Bu heykeli kendi elleriyle yapmış ve hayatta sevdiği tek varlığın mezarının üstüne yerleştirmişti. Kendi yaptığı heykeli hayatta en çok sevdiği varlığın mezarına koymuştu, çünkü insanın hiç ölmeyen sevgisini, ebediyen süren kederini simgelemesini istiyordu. Ve koca dünyada, bu heykelden başka tunç kalmamıştı.

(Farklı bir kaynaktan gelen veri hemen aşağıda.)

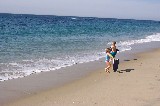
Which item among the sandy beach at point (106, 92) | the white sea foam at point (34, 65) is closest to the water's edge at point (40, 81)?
the sandy beach at point (106, 92)

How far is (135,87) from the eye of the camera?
1002cm

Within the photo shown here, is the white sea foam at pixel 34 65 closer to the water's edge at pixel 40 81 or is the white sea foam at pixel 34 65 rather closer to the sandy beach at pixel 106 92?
the water's edge at pixel 40 81

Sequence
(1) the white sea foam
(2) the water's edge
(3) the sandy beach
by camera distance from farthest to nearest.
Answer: (1) the white sea foam < (2) the water's edge < (3) the sandy beach

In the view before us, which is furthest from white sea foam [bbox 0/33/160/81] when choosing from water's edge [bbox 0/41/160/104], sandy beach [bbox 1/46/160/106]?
sandy beach [bbox 1/46/160/106]

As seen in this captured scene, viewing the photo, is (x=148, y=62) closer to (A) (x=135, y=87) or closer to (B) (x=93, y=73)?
(B) (x=93, y=73)

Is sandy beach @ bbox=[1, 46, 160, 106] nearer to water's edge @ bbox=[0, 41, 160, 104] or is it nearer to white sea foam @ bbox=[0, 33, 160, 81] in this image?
water's edge @ bbox=[0, 41, 160, 104]

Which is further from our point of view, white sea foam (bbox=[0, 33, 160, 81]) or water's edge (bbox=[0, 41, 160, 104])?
white sea foam (bbox=[0, 33, 160, 81])

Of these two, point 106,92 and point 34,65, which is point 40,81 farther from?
point 34,65

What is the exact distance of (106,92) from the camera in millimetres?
9383

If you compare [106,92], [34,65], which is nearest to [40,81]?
[106,92]

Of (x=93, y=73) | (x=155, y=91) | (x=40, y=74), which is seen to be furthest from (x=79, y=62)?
(x=155, y=91)

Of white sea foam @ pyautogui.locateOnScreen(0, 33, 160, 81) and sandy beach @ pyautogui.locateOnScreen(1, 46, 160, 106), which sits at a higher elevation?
sandy beach @ pyautogui.locateOnScreen(1, 46, 160, 106)

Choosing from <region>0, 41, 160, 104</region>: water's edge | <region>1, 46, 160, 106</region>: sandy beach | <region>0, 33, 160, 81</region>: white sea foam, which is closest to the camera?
<region>1, 46, 160, 106</region>: sandy beach

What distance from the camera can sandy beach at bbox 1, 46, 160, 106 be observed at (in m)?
8.28
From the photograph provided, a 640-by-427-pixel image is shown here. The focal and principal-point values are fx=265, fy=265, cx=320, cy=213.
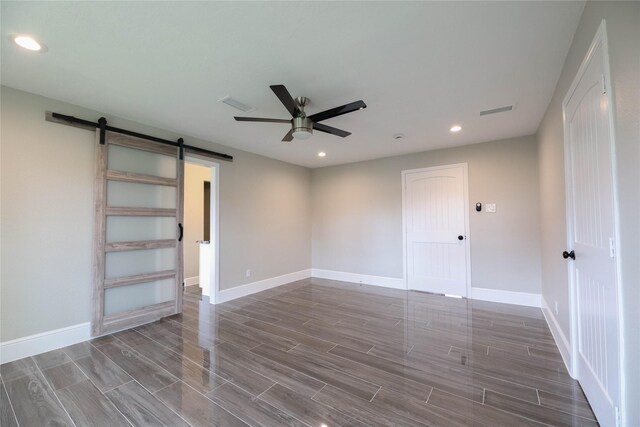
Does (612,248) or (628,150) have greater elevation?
(628,150)

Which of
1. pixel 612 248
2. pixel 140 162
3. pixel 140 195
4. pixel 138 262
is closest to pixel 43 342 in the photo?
pixel 138 262

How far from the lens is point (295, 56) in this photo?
6.63ft

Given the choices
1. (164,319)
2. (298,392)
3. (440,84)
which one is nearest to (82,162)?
(164,319)

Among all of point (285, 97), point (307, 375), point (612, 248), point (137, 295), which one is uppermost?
point (285, 97)

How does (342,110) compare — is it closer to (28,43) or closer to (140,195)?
(28,43)

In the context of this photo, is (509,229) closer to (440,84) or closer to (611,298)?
(440,84)

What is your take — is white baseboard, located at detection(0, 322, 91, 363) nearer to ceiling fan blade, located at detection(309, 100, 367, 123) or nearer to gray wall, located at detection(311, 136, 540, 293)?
ceiling fan blade, located at detection(309, 100, 367, 123)

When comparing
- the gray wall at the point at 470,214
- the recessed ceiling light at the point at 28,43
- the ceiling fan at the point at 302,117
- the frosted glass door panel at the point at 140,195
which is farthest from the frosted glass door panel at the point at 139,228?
the gray wall at the point at 470,214

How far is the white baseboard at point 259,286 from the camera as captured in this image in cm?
431

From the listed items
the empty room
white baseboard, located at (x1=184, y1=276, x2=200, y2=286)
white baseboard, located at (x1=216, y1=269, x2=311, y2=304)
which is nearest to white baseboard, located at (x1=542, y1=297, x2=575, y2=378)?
the empty room

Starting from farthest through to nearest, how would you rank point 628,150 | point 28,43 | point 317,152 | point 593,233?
point 317,152, point 28,43, point 593,233, point 628,150

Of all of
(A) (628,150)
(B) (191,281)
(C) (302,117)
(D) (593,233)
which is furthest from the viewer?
(B) (191,281)

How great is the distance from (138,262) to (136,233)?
0.37 metres

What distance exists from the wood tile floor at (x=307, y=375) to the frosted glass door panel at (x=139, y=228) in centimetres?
111
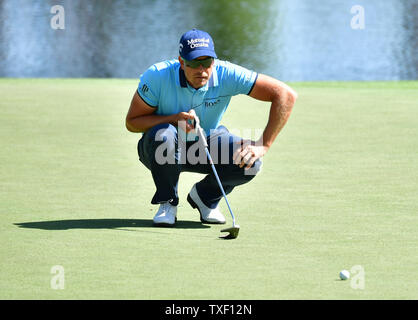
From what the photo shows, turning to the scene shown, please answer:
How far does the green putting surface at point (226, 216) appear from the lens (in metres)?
4.90

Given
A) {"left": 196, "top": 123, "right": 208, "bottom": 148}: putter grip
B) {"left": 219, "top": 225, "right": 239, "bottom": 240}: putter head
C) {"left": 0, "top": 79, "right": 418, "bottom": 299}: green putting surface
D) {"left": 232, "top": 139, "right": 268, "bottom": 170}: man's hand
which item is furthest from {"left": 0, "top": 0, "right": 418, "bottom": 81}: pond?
{"left": 219, "top": 225, "right": 239, "bottom": 240}: putter head

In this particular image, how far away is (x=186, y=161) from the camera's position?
21.7 ft

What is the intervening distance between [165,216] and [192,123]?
67cm

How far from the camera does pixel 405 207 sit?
703 centimetres

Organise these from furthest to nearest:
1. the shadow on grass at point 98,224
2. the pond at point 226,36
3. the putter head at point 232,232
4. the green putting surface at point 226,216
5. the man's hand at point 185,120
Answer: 1. the pond at point 226,36
2. the shadow on grass at point 98,224
3. the man's hand at point 185,120
4. the putter head at point 232,232
5. the green putting surface at point 226,216

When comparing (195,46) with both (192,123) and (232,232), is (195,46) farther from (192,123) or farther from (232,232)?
(232,232)

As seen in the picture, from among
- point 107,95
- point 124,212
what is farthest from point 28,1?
point 124,212

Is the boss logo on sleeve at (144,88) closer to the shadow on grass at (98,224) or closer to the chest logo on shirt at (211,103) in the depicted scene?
the chest logo on shirt at (211,103)

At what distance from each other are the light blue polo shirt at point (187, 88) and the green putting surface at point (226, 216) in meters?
0.84

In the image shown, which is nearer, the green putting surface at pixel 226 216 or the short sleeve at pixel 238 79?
the green putting surface at pixel 226 216

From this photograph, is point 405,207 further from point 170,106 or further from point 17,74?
point 17,74

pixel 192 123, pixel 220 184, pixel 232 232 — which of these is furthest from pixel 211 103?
pixel 232 232

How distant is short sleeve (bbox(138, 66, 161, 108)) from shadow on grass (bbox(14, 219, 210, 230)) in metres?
0.86

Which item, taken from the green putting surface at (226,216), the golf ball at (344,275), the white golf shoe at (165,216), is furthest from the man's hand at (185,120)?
the golf ball at (344,275)
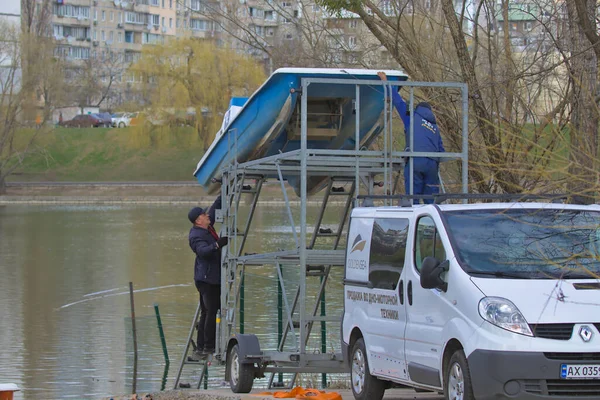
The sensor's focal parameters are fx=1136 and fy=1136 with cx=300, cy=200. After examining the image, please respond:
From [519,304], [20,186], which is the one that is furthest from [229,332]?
[20,186]

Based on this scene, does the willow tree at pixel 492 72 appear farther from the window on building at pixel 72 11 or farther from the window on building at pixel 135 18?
the window on building at pixel 135 18

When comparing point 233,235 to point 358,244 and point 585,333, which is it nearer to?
point 358,244

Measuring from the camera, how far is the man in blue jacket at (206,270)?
1503cm

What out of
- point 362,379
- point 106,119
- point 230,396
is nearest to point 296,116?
point 230,396

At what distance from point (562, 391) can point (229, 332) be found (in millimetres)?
6954

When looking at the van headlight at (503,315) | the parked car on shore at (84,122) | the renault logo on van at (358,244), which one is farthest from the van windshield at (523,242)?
the parked car on shore at (84,122)

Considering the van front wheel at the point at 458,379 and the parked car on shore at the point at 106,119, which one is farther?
the parked car on shore at the point at 106,119

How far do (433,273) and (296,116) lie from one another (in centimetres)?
539

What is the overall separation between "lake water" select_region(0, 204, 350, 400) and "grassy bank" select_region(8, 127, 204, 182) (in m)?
32.8

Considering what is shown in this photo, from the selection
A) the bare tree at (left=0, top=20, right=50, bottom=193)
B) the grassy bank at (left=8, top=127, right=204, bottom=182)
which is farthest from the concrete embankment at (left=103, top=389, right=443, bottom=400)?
the grassy bank at (left=8, top=127, right=204, bottom=182)

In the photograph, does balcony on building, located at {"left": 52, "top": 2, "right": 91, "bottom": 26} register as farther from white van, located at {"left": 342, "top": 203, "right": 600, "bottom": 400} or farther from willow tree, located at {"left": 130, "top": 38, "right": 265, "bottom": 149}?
white van, located at {"left": 342, "top": 203, "right": 600, "bottom": 400}

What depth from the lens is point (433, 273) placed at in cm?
929

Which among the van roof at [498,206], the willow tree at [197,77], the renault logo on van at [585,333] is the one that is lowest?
the renault logo on van at [585,333]

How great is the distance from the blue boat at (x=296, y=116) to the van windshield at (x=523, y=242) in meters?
3.79
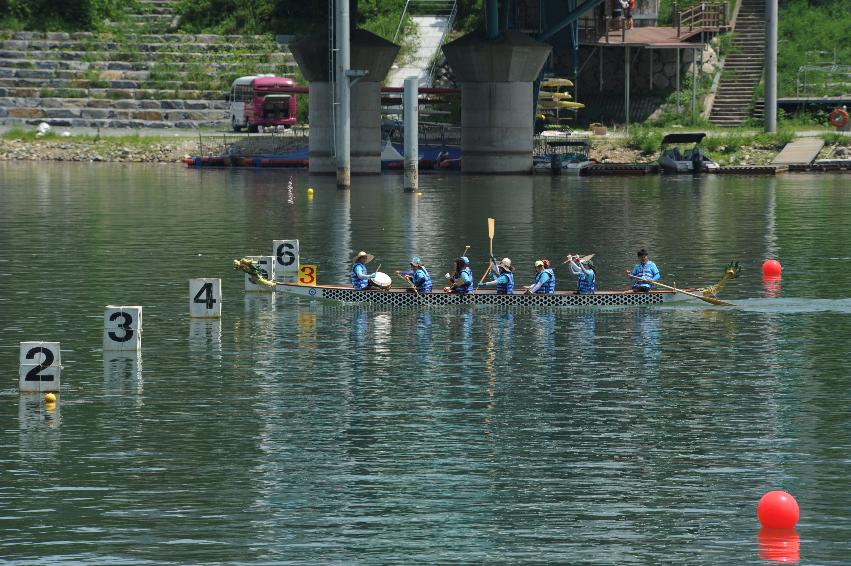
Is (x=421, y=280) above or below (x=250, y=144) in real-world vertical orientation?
below

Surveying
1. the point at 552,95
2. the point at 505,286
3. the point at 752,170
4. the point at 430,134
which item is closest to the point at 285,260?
the point at 505,286

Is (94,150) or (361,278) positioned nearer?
(361,278)

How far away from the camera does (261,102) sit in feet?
438

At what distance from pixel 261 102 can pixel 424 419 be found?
98895mm

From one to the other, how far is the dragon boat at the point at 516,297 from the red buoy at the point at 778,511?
25.0 metres

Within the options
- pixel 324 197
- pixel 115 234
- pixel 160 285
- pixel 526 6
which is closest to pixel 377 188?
pixel 324 197

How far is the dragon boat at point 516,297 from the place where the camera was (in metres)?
53.9

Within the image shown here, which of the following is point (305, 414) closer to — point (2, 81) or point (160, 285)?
point (160, 285)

Kendi yaptığı heykeli aldı, kocaman bir fırına attı ve eritti.
Sonra da, Ebediyen Süren Keder heykelinin tuncundan, Bir An Süren Zevk'in heykelini yaptı.
Oscar Wilde, Bütün Masallar, Bütün Öyküler.
Tunç ..ne az kullanılır bir maden ve bir kelime..Oysa çetin temiz ve degismezdir..seçilebilir :)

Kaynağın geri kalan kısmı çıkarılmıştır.